Check the inner drum shaft and make sure it has not been bent. Sometimes it helps to use a square.

I've seen guys bend those shafts. It makes the inner drum set inside the outer drum off center. With the drum full of cable and the inner drum out of whack it makes it hard to turn or spool out cable. Once you pull some out it makes more room and allows it to move freely.

I've also seen guys over tighten the nose brackets or power feeds and smash or put to much stress on the inner drum bushing. This typically makes the inner drum had to turn all the time.


----------



## OpenSights (Mar 23, 2015)

PlungerJockey said:


> Pull the cable out
> Remove the drum
> Remove the snap ring in the back that holds the inner drum in place and pull it out.
> Check the inner drum shaft and make sure it has not been bent. Sometimes it helps to use a square.
> ...



My 300 did have a failure inside the drum. That might just be the issue! Thank you! I need to get it up and running tomorrow, backup plan is borrow a machine.


----------



## OpenSights (Mar 23, 2015)

dhal22 said:


> I have 3 General Speedrooters, one is 10-12 years old and never a cable problem beyond an occasional backlash. All have the original cable as well.


When I went on my own I looked into them... heavy sob’s!


----------



## The Dane (Feb 19, 2015)

OpenSights said:


> When I went on my own I looked into them... heavy sob’s!


My old boss has a general speedrooter and yes it's heavy but not as heavy as the gorlitz machine we have where I work now. 

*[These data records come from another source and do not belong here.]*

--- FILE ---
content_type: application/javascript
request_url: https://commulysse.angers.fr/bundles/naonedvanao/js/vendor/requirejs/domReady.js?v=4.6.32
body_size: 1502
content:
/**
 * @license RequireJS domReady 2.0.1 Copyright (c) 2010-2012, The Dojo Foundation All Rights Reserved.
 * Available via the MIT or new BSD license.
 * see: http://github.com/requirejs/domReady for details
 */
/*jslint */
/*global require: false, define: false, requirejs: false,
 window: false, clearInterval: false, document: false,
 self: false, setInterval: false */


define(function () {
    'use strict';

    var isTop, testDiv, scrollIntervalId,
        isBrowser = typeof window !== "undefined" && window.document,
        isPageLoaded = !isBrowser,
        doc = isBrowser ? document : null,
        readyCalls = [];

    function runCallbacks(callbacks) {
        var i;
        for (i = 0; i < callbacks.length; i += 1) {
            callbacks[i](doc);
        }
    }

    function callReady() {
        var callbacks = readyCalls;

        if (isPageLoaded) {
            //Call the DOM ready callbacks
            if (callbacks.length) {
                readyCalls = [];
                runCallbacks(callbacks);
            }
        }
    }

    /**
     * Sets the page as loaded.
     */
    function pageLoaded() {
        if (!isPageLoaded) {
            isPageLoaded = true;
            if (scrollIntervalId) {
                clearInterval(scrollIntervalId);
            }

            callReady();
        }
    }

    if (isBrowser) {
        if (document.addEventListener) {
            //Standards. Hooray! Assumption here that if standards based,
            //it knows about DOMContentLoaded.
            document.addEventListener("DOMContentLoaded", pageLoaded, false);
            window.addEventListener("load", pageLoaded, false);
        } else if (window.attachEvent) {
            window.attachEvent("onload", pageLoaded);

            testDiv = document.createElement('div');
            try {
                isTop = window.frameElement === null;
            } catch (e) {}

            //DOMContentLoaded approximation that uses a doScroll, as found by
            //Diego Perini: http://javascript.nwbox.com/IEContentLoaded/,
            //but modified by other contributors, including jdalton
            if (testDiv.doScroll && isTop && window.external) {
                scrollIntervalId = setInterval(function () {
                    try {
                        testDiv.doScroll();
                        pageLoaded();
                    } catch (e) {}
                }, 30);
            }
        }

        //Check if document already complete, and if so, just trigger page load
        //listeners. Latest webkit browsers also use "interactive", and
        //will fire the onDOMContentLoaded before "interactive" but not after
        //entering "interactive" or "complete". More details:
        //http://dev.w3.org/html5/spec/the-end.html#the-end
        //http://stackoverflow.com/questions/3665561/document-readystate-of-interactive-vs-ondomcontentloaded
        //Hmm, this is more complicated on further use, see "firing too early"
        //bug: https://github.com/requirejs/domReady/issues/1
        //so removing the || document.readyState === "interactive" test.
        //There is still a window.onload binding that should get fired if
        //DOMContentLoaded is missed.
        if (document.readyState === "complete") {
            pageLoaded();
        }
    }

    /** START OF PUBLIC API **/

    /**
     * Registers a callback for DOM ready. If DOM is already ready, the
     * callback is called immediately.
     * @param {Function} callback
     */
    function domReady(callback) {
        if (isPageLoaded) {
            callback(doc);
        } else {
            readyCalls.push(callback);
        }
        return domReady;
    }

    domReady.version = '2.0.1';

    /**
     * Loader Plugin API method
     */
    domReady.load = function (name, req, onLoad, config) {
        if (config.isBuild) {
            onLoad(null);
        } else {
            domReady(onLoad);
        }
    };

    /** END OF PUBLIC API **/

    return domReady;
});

Sent from my R1 HD using Tapatalk


----------



## dhal22 (Jul 30, 2010)

OpenSights said:


> When I went on my own I looked into them... heavy sob’s!

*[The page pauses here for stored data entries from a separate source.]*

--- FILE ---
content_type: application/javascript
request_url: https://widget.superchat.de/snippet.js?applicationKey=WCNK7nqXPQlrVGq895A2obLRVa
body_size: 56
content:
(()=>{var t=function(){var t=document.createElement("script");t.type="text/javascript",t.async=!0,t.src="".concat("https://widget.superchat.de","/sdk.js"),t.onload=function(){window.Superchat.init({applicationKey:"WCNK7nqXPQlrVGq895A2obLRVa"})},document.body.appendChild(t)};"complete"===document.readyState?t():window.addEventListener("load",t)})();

Seems to be a good size. There are heavier and lighter machines but the speed rooter is a great all around machine.


----------



## OpenSights (Mar 23, 2015)

I started out with a sled. Never again! 

Long day planned. Fix machine, science fair, 8th grade chili cook off fundraiser, making a 1 gallon peach moscato for mother’s day, brew a batch of stout and bottle a batch of apple blueberry cider.


----------